De camino a la agencia miraron hacia el piso de los Wilcox. Evie estaba en la terraza, «observando groseramente», en opinión de mistress Munt. Desde luego, resultaba incómodo. Helen podía resistir un encuentro fortuito, pero… Margaret empezó a perder la confianza. ¿No reviviría el nervio si la familia en cuestión vivía en sus propias narices? Frieda Mosebach pensaba quedarse con ellas un par de semanas más y Frieda era aguda, abominablemente aguda, capaz de decir: «Amas al joven que vive ahí enfrente, ¿verdad?», lo cual era falso, pero acabaría por ser cierto a fuerza de insistencia, al igual que el comentario «Inglaterra y Alemania acabarán luchando» implica un paso hacia la guerra cada vez que se formula, y así es como la prensa sensacionalista de ambas naciones contribuye paulatinamente a fomentar el conflicto. ¿Tendrán también las emociones particulares su prensa sensacionalista? Margaret así lo creía y temía que la buena de la tía Juley y Frieda fueran dos típicos especímenes. Con su charla incesante podían inducir a Helen a una repetición de los deseos de junio. A una repetición; más, no. Nunca podrían inducirle a un amor duradero. Eran, Margaret lo veía con claridad, puro Periodismo. Su padre, con sus defectos y su desorientación, era auténtica Literatura y, de haber vivido, habría sabido persuadir a Helen.

La agencia estaba en plena ebullición. Una fila de carruajes llenaba la calle. Miss Schlegel esperó turno y, al final, tuvo que contentarse con una insidiosa «interina», pues las genuinas criadas habían rechazado su demanda a causa de las numerosas escaleras de la casa. Este fracaso le deprimió y, aunque acabó por olvidar el fracaso, continuó deprimida. En el camino de vuelta volvió a otear el piso de los Wilcox y dio el paso maternal de hablar del asunto con Helen.

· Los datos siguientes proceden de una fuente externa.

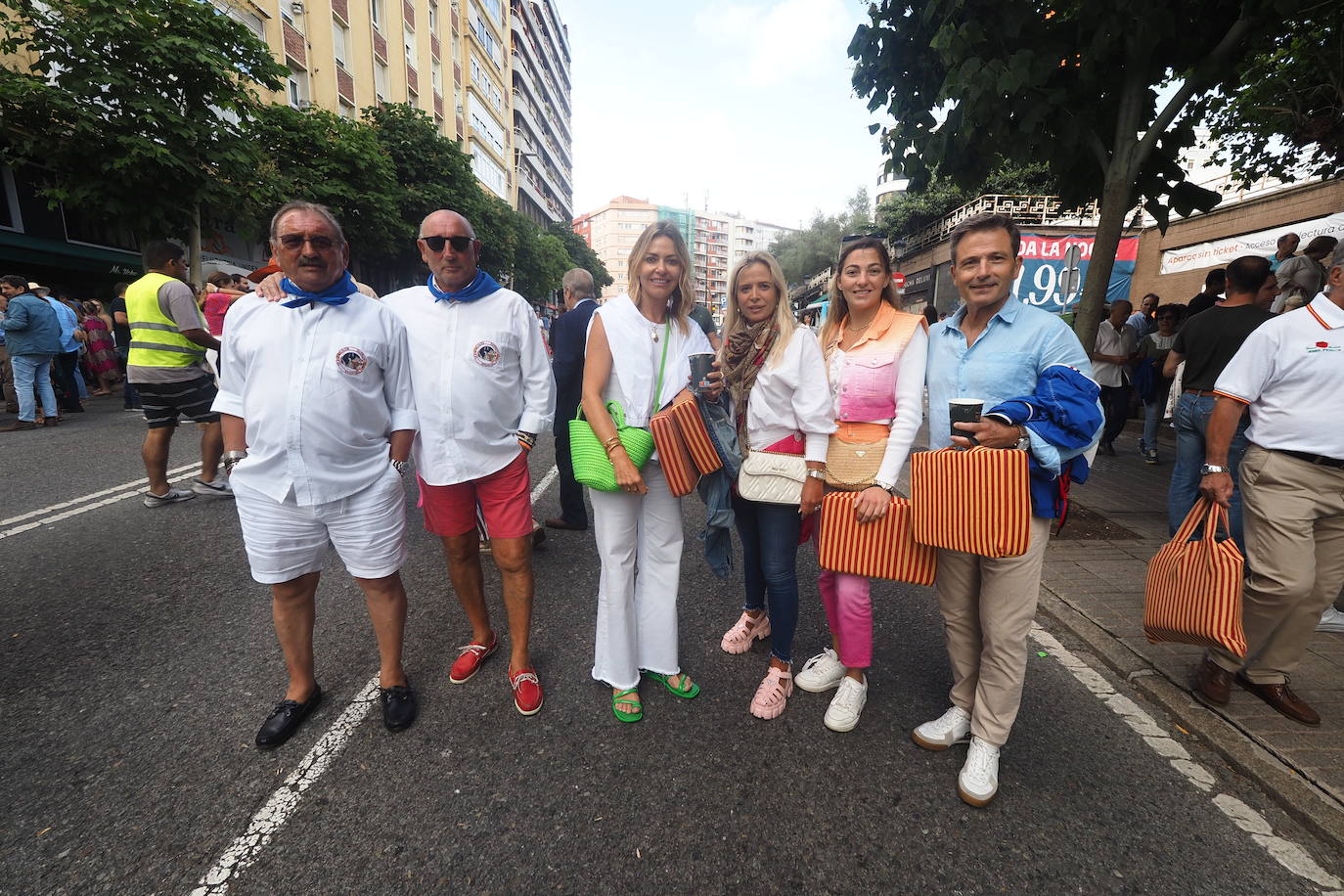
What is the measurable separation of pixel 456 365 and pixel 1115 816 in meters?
3.00

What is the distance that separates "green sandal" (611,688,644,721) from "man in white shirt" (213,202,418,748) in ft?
2.81

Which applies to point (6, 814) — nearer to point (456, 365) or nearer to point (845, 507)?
point (456, 365)

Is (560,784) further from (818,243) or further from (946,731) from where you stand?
(818,243)

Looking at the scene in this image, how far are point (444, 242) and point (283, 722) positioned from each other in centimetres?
207

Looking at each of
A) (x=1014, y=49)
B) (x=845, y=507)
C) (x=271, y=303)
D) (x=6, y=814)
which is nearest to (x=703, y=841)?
(x=845, y=507)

—Helen, dime si este asunto te preocupa.

—¿Si qué? —dijo Helen que se estaba lavando las manos para bajar a comer.

—Ya sabes, la llegada de los Wilcox.

—No, de ningún modo.

—¿De veras?

—De veras.

Luego admitió que estaba un poco preocupada por mistress Wilcox. Según ella, mistress Wilcox era una mujer capaz de albergar sentimientos muy hondos y de dolerse de cosas que no afectaban a los restantes miembros del clan.

—Si Paul señala nuestra casa y dice: «Ahí vive la chica que trató de pescarme», no me importará. Pero sí me importaría que lo dijera ella.

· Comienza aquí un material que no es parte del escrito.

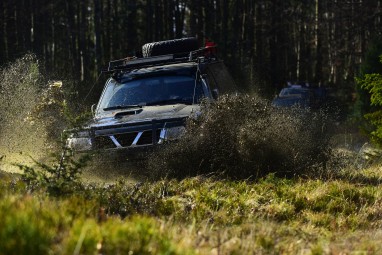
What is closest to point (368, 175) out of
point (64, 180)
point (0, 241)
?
point (64, 180)

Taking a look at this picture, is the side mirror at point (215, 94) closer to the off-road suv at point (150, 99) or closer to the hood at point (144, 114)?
the off-road suv at point (150, 99)

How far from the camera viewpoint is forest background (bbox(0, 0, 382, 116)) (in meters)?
44.0

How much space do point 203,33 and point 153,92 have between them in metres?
35.6

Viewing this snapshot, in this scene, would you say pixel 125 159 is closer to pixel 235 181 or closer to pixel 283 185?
pixel 235 181

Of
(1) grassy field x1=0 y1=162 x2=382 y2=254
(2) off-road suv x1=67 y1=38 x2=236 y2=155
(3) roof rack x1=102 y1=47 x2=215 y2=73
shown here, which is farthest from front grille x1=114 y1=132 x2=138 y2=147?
(3) roof rack x1=102 y1=47 x2=215 y2=73

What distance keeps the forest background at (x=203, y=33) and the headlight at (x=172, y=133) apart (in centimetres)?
3041

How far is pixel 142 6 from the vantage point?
47406 millimetres

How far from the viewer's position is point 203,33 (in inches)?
1859

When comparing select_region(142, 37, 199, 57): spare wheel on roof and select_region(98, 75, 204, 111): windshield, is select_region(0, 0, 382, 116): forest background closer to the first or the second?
select_region(142, 37, 199, 57): spare wheel on roof

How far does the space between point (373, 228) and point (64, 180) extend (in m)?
3.10

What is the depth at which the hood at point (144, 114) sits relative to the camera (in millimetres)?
10531

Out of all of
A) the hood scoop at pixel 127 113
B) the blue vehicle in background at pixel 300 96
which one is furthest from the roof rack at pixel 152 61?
the blue vehicle in background at pixel 300 96

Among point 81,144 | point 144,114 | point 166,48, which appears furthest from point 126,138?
point 166,48

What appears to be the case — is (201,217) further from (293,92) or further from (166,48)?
(293,92)
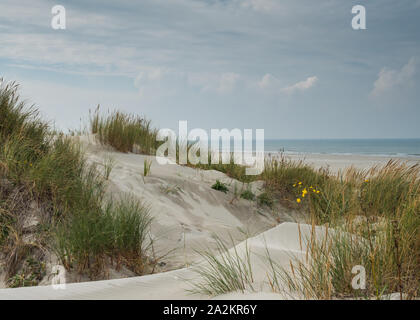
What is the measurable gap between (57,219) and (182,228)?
1.91 meters

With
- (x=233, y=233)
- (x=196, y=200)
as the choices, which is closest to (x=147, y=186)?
(x=196, y=200)

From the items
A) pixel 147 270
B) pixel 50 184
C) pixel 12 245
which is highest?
pixel 50 184

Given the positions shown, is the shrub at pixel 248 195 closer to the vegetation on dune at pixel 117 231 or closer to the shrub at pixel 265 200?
the shrub at pixel 265 200

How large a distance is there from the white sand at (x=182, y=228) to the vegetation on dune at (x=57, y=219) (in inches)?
13.8

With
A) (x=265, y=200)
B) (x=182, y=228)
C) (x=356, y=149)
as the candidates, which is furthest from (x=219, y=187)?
(x=356, y=149)

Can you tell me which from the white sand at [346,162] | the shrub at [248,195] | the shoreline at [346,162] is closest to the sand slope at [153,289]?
the shrub at [248,195]

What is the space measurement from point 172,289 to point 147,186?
3.78 m

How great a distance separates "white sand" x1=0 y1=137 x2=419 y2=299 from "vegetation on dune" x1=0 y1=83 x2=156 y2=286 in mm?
352

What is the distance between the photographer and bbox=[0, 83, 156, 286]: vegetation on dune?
3.89m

—Si eso te preocupa, podemos hacer algo. No hay motivo para que estemos cerca de gente que nos desagrada o a la que desagradamos. Para eso nos sirve el dinero. Podemos irnos fuera una temporada.

—Yo me voy. Frieda me ha invitado a ir a Stettin y no regresaré hasta después de Año Nuevo. ¿Será suficiente o tengo que abandonar el país para siempre? Vamos, Meg, ¿qué te pasa?, ¿a qué tanto enredo?

—Supongo que me estoy volviendo una solterona. Creí que todo me traía sin cuidado, pero… me disgustaría que te enamorases del mismo hombre dos veces y como… —se aclaró la garganta—… como enrojeciste cuando la tía Juley te dijo aquello esta mañana… Tal vez no debí haber mencionado este asunto.

Pero la risa de Helen parecía sincera y, levantando al cielo una mano enjabonada, juró que nunca, en ningún lugar y bajo ninguna circunstancia se enamoraría de ningún Wilcox, incluyendo los más lejanos parientes colaterales.